**Assignment**
Look through the entries below. Report each line that has the word "problems" in it.

**Source records**
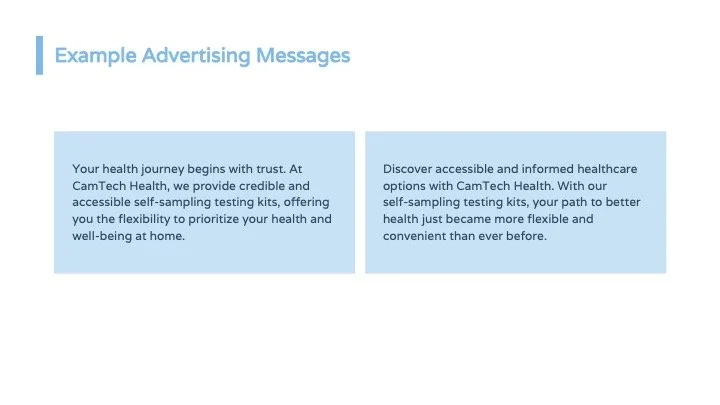 Example Advertising Messages

Your health journey begins with trust. At CamTech Health, we provide credible and accessible self-sampling testing kits, offering you the flexibility to prioritize your health and well-being at home.

Discover accessible and informed healthcare options with CamTech Health. With our self-sampling testing kits, your path to better health just became more flexible and convenient than ever before.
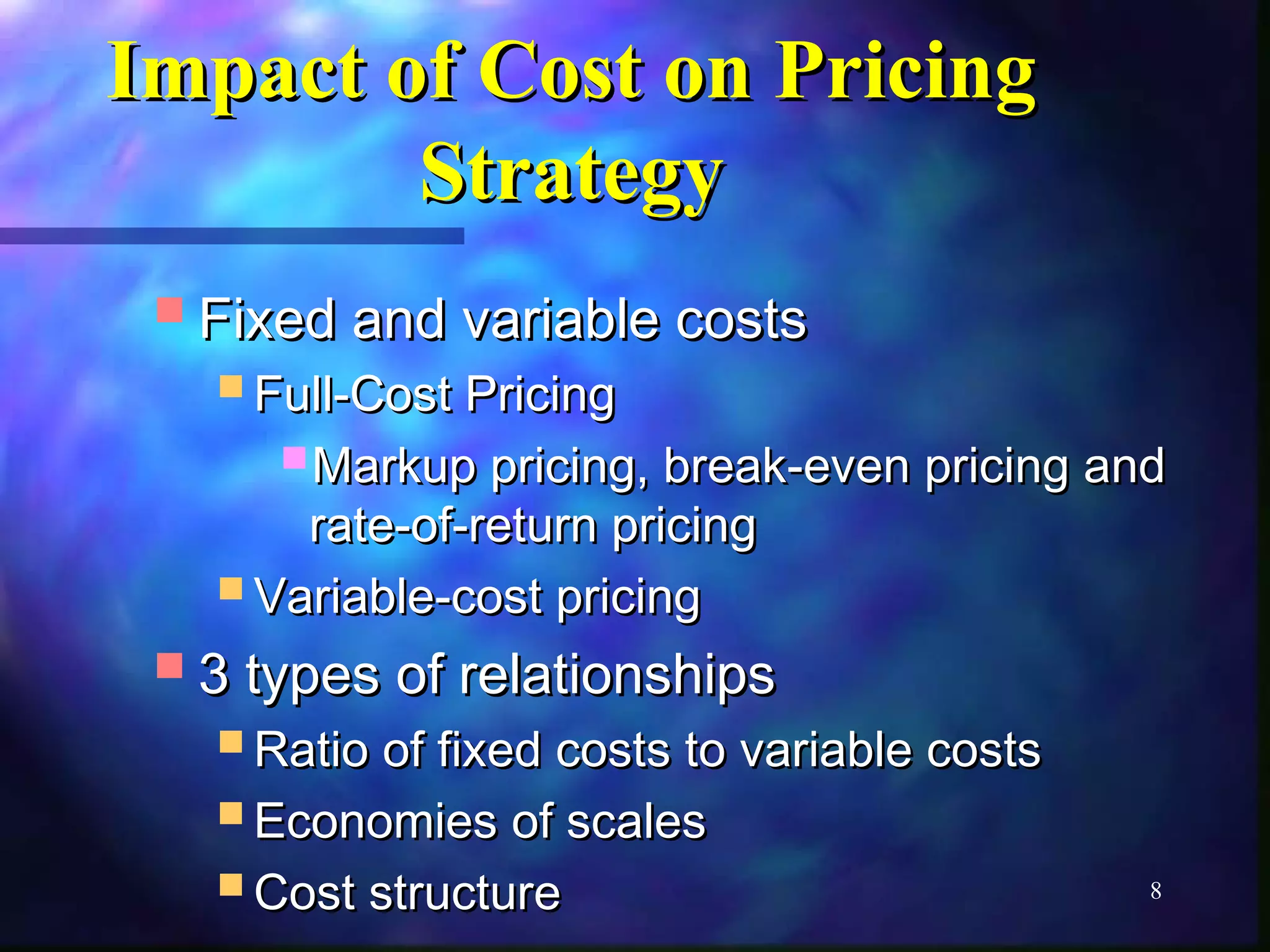 Impact of Cost on Pricing Strategy

Fixed and variable costs

Full-Cost Pricing

Markup pricing, break-even pricing and rate-of-return pricing

Variable-cost pricing

3 types of relationships

Ratio of fixed costs to variable costs

Economies of scales

Cost structure

8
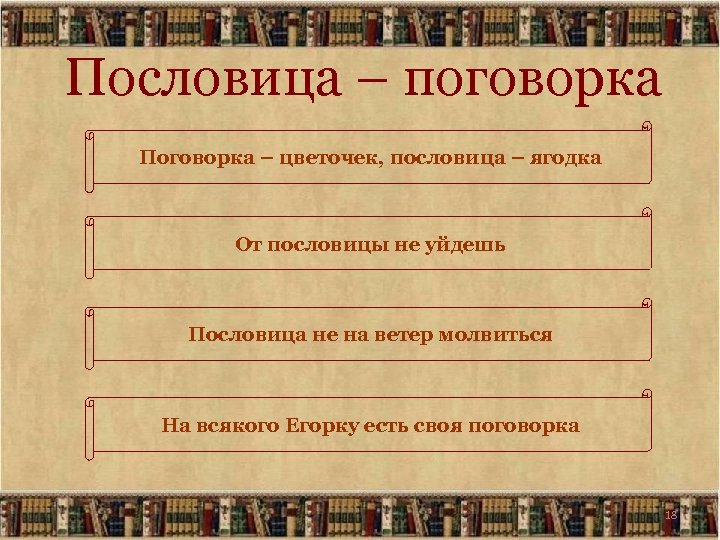 Пословица – поговорка

Поговорка – цветочек, пословица – ягодка

От пословицы не уйдешь

Пословица не на ветер молвиться

На всякого Егорку есть своя поговорка

18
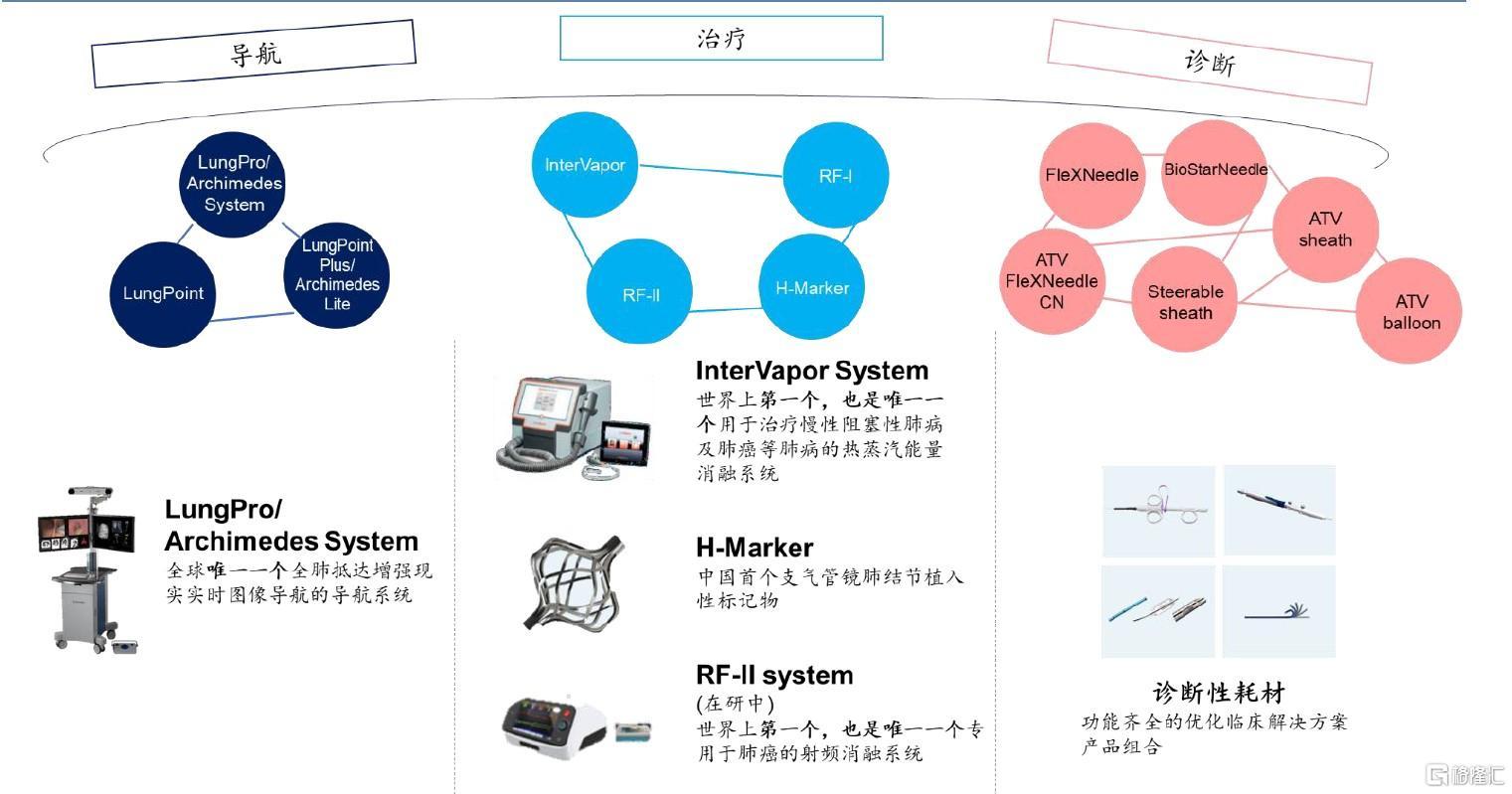 导航

治疗

诊断

LungPro/ Archimedes System

LungPoint

LungPoint Plus/ Archimedes Lite

InterVapor

RF-I

RF-II

H-Marker

FleXNeedle

BioStarNeedle

ATV sheath

ATV FleXNeedle CN

Steerable sheath

ATV balloon

LungPro/ Archimedes System
全球唯一一个全肺抵达增强现实实时图像导航的导航系统

InterVapor System
世界上第一个，也是唯一一个用于治疗慢性阻塞性肺病及肺癌等肺病的热蒸汽能量消融系统

H-Marker
中国首个支气管镜肺结节植入性标记物

RF-II system
(在研中)
世界上第一个，也是唯一一个专用于肺癌的射频消融系统

诊断性耗材
功能齐全的优化临床解决方案产品组合

格隆汇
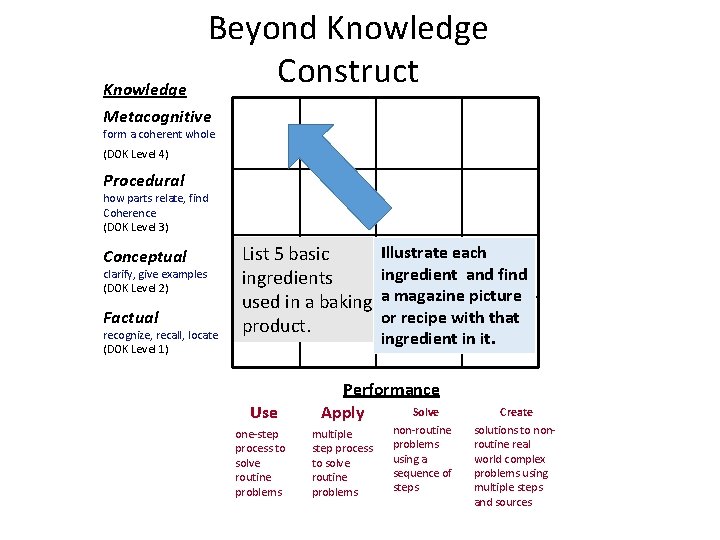 Beyond Knowledge Construct

Knowledge

Metacognitive
form a coherent whole
(DOK Level 4)

Procedural
how parts relate, find Coherence
(DOK Level 3)

Conceptual
clarify, give examples
(DOK Level 2)

Factual
recognize, recall, locate
(DOK Level 1)

List 5 basic ingredients used in a baking product.

Illustrate each ingredient and find a magazine picture or recipe with that ingredient in it.

Performance

Use
one-step process to solve routine problems

Apply
multiple step process to solve routine problems

Solve
non-routine problems using a sequence of steps

Create
solutions to non-routine real world complex problems using multiple steps and sources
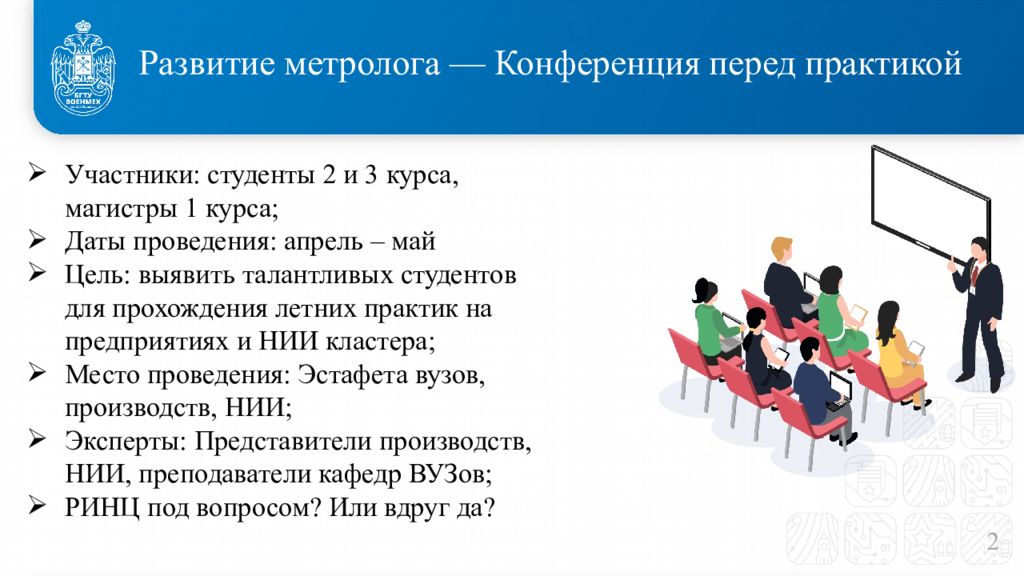 БГТУ ВОЕНМЕХ

Развитие метролога — Конференция перед практикой

➢ Участники: студенты 2 и 3 курса, магистры 1 курса;
➢ Даты проведения: апрель – май
➢ Цель: выявить талантливых студентов для прохождения летних практик на предприятиях и НИИ кластера;
➢ Место проведения: Эстафета вузов, производств, НИИ;
➢ Эксперты: Представители производств, НИИ, преподаватели кафедр ВУЗов;
➢ РИНЦ под вопросом? Или вдруг да?

2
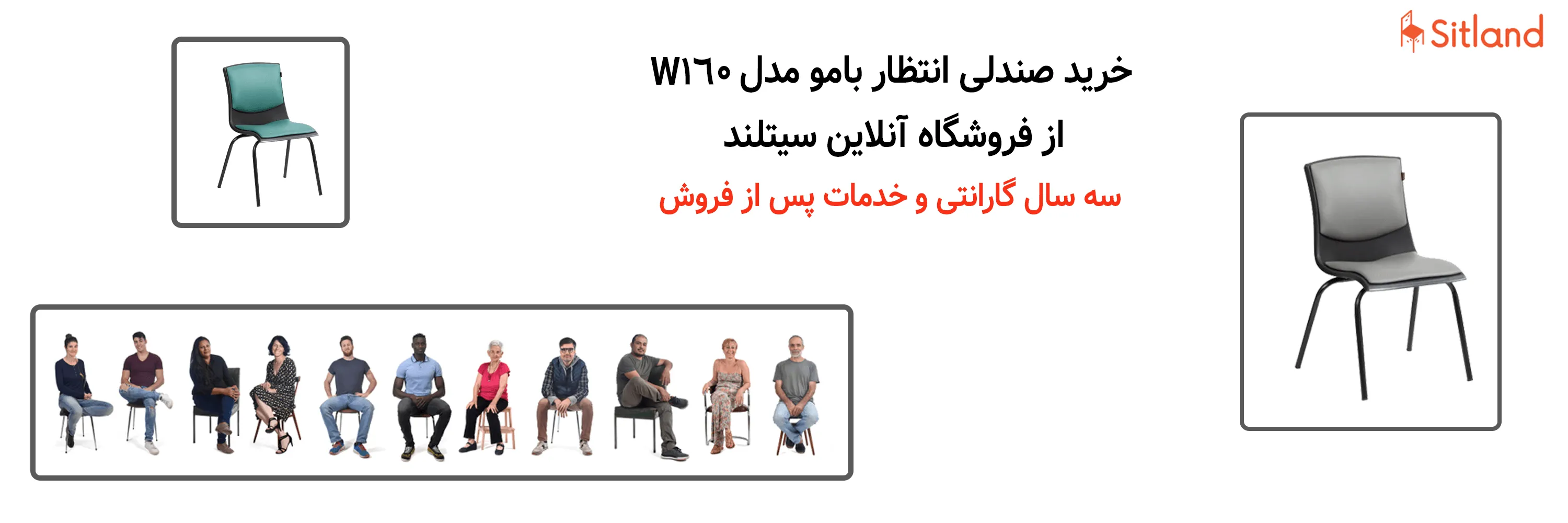 Sitland

خرید صندلی انتظار بامو مدل W۱۶۰
از فروشگاه آنلاین سیتلند
سه سال گارانتی و خدمات پس از فروش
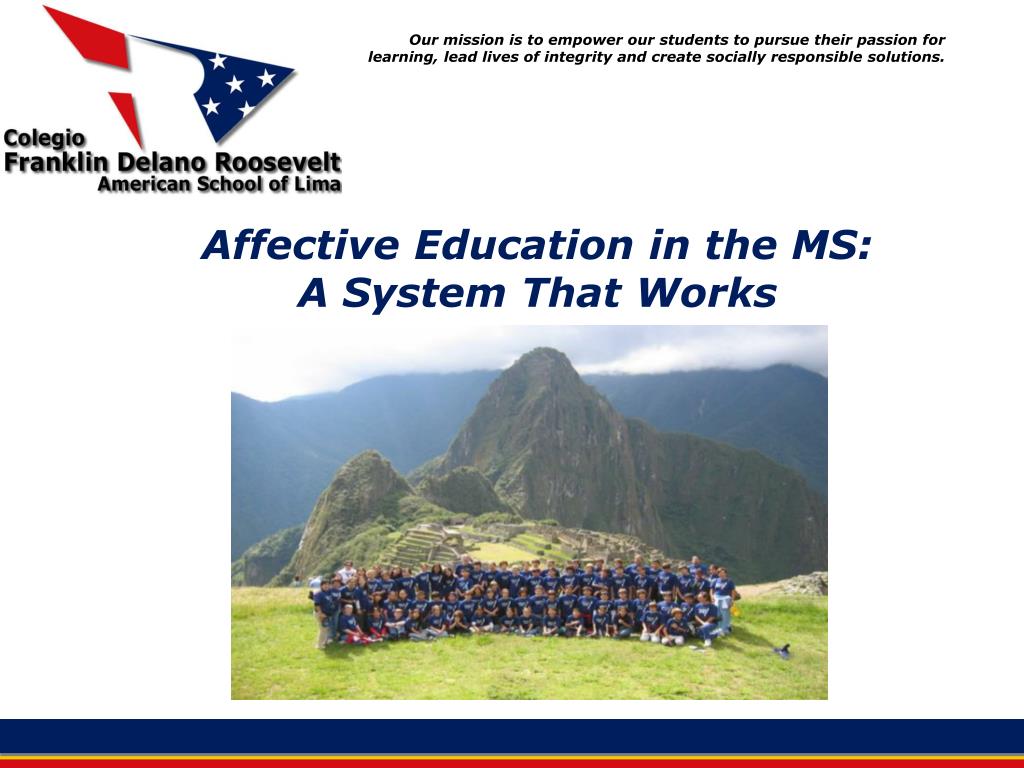 Colegio
Franklin Delano Roosevelt
American School of Lima

Our mission is to empower our students to pursue their passion for learning, lead lives of integrity and create socially responsible solutions.

Affective Education in the MS:
A System That Works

**Solution to this task**
one-step process to solve routine problems
multiple step process to solve routine problems
non-routine problems using a sequence of steps
solutions to non-routine real world complex problems using multiple steps and sources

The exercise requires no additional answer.